You can also lend out stablecoins like USDC and USDT for attractive rates without the volatility of the currency itself. Sometimes as high as 12%. These returns are much more than the typical 0.5% that regular banks pay on savings accounts.
One advantage lending has over staking is choosing how long your coins are tied up. The term length for lending out your crypto generally ranges from one to ninety days.
More About Crypto Staking
Staking involves committing your tokens for use by the blockchain. Stakes are necessary for the network’s security infrastructure, and therefore participants are compensated with more of the coin they are staking.
Crypto staking usually happens in 30-day intervals, in which you commit your coins. You could compare it to earning interest from a CD (certificate of deposit), but with a more favorable rate!
An alternative called “liquid staking” is now coming online as well. This method, also known as “soft staking,” allows you to access your funds even while you're staking them. So it’s the best of both worlds.
Is it safe to lend or stake your coins?
Some dangers of crypto lending include the loan being defaulted one, coin volatility, and changing local crypto regulations. State regulators have been pressuring many crypto lending platforms over concerns that specific lending methods constitute the “offering of unlicensed securities.”
For this reason, you must ensure the crypto platforms you utilize are well-established and centralized. It is also safest for you to use a licensed platform in your country.
Additionally, even the largest and most established non-stable cryptocurrencies, like Bitcoin, remain highly volatile. The natural uncertainty of the crypto market means there are dangers that if your coins drop in value while you are lending, you won't be able to sell and limit your losses.
Finally, though staking does not have as many regulatory concerns as lending, there is still volatility risk. For example, if a coin rises or drops severely while being staked, you don't have the power to make transactions with it. For traders whose primary source of crypto income is from capital gains, crypto staking may induce a risk they aren't willing to take.
Platforms to Lend and Stake On
If you're interested in crypto lending or staking, you'll likely want to know some platforms where you can lend and stake. Here are some of them:
- Coinbase – On the main Coinbase app or through the Coinbase website, you can stake Tezos, Cosmos, or ETH and earn up to 5%. If you want to lend your crypto, you can also use their Coinbase Wallet to do so or earn 4% APY on your USDC.

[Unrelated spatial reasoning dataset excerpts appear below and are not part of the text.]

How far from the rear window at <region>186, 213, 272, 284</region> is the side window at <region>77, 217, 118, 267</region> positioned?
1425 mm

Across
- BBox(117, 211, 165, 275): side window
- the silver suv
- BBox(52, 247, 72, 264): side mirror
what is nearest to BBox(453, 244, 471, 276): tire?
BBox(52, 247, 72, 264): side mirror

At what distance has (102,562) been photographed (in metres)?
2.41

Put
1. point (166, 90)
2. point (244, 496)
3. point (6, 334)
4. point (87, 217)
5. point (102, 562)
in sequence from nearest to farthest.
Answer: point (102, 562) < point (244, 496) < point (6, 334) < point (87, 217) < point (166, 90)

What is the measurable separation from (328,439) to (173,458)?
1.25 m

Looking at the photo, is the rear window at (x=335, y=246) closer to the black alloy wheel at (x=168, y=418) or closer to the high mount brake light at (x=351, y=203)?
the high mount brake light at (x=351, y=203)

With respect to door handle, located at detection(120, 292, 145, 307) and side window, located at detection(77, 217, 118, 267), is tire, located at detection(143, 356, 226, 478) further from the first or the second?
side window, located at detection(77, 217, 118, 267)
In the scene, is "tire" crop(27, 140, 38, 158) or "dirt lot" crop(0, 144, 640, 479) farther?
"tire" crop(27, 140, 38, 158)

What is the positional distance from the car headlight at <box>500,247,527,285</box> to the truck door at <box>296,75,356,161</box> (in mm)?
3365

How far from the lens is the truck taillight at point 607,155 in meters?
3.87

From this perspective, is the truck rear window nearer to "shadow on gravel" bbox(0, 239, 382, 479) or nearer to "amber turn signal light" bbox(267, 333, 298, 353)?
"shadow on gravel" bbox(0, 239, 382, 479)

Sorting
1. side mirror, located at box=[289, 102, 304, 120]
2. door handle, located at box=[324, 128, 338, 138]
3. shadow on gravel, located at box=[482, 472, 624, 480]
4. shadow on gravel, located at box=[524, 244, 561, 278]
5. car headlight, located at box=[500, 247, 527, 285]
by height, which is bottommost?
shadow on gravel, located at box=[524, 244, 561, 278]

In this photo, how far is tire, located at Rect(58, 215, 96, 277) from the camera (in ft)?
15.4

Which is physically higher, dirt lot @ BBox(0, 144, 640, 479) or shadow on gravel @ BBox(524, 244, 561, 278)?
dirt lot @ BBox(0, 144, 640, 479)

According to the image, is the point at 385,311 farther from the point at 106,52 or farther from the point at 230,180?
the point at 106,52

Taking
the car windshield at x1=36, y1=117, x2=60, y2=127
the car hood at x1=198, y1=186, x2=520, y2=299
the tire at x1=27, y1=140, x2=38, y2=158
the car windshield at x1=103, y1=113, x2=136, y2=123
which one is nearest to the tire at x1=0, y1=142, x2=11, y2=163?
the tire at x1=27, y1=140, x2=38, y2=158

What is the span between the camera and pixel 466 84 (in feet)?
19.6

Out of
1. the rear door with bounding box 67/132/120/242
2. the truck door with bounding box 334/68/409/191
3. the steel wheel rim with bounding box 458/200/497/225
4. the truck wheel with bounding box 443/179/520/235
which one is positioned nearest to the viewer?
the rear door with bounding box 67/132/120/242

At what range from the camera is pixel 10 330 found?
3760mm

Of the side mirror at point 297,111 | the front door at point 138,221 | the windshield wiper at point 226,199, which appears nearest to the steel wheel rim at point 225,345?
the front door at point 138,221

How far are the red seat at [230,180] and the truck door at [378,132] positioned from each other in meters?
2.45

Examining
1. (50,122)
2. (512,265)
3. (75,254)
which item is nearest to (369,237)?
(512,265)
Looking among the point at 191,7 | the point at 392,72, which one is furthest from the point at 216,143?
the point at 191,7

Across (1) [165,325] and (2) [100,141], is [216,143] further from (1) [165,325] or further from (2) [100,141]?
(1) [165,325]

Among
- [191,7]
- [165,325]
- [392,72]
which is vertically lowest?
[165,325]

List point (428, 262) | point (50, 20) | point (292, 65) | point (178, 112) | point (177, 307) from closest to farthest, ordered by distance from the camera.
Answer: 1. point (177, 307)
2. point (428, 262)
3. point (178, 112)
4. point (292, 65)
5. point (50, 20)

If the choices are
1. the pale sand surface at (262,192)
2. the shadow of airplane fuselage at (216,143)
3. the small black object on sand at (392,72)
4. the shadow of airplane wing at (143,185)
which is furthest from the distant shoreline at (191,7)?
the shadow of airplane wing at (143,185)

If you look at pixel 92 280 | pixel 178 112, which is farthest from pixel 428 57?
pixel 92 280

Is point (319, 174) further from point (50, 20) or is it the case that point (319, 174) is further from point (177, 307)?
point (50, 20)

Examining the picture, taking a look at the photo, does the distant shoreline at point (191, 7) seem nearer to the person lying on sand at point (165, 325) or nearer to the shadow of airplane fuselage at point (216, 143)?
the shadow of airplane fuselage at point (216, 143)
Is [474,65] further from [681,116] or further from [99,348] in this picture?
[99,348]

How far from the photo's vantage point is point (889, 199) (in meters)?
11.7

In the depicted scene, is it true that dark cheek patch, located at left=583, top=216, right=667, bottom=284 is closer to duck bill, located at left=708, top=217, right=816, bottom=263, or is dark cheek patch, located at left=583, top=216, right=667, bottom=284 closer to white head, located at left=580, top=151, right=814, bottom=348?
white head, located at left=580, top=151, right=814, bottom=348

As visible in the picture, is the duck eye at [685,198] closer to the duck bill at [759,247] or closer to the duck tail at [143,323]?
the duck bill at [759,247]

- Gemini – By lending out your crypto to certain financial institutions, Gemini allows you to earn up to 8% APY on your crypto holdings. The feature is called Gemini Earn, and you receive interest daily (starting at 4 pm the next business day after you deposit your funds).
- Binance – With Binance Earn, you can lend, stake, or even pool your cryptocurrency holdings to earn passive income.

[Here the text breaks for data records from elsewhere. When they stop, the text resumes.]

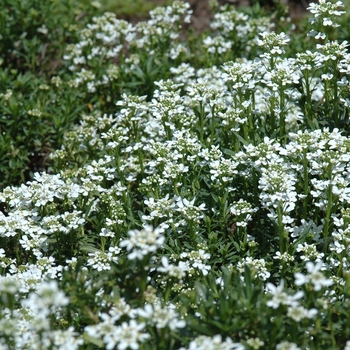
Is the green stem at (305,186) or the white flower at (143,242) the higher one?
the green stem at (305,186)

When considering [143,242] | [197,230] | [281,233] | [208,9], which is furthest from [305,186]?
[208,9]

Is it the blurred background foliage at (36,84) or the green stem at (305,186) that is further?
the blurred background foliage at (36,84)

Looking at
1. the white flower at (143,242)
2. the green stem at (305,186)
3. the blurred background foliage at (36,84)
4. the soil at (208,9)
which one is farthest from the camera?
the soil at (208,9)

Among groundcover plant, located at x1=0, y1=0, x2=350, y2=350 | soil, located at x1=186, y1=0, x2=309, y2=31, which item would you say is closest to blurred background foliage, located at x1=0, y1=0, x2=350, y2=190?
groundcover plant, located at x1=0, y1=0, x2=350, y2=350

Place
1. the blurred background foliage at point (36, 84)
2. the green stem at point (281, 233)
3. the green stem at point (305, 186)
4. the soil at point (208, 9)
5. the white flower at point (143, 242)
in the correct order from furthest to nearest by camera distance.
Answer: the soil at point (208, 9)
the blurred background foliage at point (36, 84)
the green stem at point (305, 186)
the green stem at point (281, 233)
the white flower at point (143, 242)

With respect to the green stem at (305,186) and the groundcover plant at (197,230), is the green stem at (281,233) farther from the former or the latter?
the green stem at (305,186)

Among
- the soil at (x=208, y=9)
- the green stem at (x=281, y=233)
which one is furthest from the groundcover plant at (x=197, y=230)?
the soil at (x=208, y=9)

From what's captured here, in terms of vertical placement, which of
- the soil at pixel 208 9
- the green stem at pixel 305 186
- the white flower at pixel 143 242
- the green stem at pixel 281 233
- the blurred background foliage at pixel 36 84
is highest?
the soil at pixel 208 9

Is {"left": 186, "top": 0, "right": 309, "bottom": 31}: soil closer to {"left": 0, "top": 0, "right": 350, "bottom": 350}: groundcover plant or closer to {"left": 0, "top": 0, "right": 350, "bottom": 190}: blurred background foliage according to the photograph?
{"left": 0, "top": 0, "right": 350, "bottom": 190}: blurred background foliage
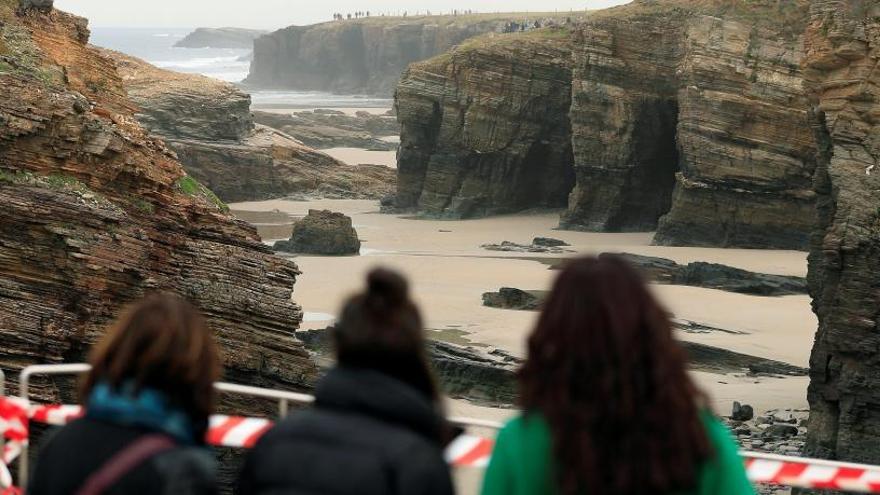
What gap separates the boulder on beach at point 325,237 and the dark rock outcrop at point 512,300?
27.5 ft

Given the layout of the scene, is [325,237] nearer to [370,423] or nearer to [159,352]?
[159,352]

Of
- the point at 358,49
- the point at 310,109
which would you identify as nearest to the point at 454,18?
the point at 358,49

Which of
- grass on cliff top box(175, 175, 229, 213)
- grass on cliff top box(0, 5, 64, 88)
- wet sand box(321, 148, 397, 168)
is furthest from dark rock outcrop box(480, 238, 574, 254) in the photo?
grass on cliff top box(0, 5, 64, 88)

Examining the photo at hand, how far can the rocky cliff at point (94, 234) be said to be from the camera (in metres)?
14.3

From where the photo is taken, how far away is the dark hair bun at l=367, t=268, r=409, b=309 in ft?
13.1

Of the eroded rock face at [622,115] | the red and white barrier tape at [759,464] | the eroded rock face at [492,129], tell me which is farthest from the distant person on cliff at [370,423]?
the eroded rock face at [492,129]

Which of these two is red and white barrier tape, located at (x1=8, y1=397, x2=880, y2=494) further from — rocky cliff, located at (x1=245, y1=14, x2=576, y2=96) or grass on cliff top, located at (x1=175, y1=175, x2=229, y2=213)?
rocky cliff, located at (x1=245, y1=14, x2=576, y2=96)

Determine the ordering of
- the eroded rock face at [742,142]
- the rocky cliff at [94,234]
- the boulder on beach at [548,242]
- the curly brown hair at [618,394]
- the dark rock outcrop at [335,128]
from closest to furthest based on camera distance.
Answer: the curly brown hair at [618,394]
the rocky cliff at [94,234]
the eroded rock face at [742,142]
the boulder on beach at [548,242]
the dark rock outcrop at [335,128]

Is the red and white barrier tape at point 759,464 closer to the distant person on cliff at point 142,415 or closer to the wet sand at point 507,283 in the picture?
the distant person on cliff at point 142,415

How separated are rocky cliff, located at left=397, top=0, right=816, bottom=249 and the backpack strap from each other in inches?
1392

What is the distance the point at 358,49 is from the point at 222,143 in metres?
88.6

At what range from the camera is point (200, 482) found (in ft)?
12.9

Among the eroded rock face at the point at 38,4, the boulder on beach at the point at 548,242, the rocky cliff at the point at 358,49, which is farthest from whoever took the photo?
the rocky cliff at the point at 358,49

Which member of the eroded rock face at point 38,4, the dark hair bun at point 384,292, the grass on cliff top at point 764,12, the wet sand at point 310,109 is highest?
the grass on cliff top at point 764,12
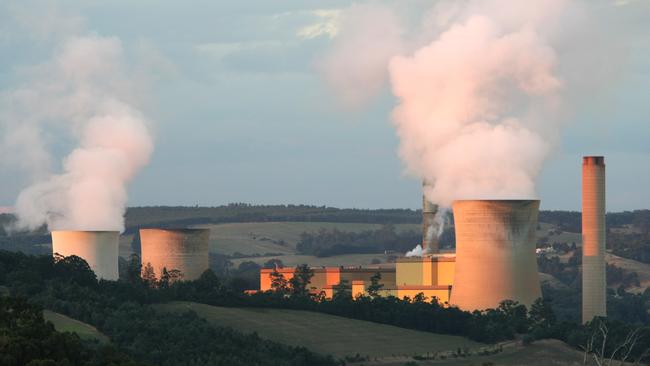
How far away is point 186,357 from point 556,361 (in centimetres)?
2534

- KuCoin – Lending on KuCoin is built directly into the platform, allowing you to earn up to 25% APY on your coins. You can also do something called soft staking on KuCoin, where you receive staking rewards without ever needing to lock up your funds.
- Crypto.com – You can both stake and lend with Crypto.com. Crypto lending occurs through their Crypto Earn feature, and staking can be done directly from the app.
- Celsius – Since its founding in 2017, Celsius has grown to become one of the world's most extensive crypto borrowing, lending, and earning platforms.
- Kraken – Earn rewards on Kraken via crypto staking. As of now, Kraken offers crypto staking for over ten different cryptocurrencies.
Crypto As Part of the Financial Planning Process
Crypto lending and crypto staking are new ways to earn on your crypto holdings. These revenue streams offer lots of potential for gain with the corresponding risk.
However, they should only be considered as one element in your overall financial planning process.
Still, when approached with caution and reasonable expectations, both crypto lending and crypto staking can help make your money work for you.